- Task item: Below is some data. Retype exactly the lines starting at the one with "Dinosaurs October 18, 2005 Jennifer Catron" and ending at the one with "Keep Calm and Hug a Chef Notepad".

*** Information given Section Begins ***

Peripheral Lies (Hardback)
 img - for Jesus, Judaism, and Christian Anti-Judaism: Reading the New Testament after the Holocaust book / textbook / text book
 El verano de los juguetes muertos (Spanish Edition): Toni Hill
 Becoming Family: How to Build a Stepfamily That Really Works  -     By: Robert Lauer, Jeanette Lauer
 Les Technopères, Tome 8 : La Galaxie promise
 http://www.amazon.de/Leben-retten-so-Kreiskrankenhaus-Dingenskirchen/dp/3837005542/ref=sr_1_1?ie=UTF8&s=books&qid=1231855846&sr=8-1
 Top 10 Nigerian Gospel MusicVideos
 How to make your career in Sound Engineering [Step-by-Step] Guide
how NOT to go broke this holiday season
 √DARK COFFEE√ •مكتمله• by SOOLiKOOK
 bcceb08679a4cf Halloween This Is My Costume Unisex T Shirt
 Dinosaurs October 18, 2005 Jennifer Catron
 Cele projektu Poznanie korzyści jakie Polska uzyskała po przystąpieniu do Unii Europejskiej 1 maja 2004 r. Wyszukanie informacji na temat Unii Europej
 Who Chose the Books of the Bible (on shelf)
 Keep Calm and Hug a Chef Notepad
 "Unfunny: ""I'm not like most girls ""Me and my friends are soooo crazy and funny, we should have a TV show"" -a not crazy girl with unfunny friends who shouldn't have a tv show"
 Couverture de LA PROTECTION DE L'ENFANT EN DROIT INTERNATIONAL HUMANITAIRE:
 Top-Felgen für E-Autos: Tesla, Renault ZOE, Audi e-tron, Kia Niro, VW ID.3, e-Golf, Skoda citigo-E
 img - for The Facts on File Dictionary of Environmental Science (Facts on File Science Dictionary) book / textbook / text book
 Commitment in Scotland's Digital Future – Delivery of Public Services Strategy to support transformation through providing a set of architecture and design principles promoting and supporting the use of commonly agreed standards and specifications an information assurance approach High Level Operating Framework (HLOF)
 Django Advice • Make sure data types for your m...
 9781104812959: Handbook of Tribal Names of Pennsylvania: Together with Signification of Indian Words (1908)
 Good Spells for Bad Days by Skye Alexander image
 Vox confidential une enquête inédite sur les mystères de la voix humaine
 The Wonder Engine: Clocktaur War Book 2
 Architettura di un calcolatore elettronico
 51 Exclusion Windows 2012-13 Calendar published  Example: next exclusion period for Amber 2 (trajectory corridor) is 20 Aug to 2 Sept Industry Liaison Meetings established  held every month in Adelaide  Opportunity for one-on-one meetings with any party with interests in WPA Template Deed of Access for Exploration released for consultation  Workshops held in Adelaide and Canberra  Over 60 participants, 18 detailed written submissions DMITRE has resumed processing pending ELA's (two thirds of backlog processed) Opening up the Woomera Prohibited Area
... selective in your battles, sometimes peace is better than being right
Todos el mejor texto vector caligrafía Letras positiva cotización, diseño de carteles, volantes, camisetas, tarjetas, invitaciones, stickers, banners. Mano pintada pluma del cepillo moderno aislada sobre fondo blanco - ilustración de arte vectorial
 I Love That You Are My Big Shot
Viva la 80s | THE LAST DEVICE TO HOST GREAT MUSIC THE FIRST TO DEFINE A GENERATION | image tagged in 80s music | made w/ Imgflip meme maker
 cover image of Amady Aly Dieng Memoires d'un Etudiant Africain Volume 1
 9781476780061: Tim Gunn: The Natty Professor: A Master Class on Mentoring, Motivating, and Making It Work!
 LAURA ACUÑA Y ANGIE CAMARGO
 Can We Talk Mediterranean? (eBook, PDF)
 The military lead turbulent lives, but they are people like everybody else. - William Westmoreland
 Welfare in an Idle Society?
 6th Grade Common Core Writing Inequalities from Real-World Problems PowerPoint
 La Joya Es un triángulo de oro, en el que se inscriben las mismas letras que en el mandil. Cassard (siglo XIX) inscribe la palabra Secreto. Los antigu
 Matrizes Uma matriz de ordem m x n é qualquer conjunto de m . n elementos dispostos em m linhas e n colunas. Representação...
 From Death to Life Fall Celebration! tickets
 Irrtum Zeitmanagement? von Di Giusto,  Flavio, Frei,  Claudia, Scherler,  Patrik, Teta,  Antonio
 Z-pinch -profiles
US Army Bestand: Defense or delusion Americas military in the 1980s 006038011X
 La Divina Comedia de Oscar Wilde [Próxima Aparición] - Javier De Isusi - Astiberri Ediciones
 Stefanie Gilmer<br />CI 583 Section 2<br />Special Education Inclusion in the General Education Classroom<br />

*** Information given Section Ends ***

- Answer area:
 Dinosaurs October 18, 2005 Jennifer Catron
 Cele projektu Poznanie korzyści jakie Polska uzyskała po przystąpieniu do Unii Europejskiej 1 maja 2004 r. Wyszukanie informacji na temat Unii Europej
 Who Chose the Books of the Bible (on shelf)
 Keep Calm and Hug a Chef Notepad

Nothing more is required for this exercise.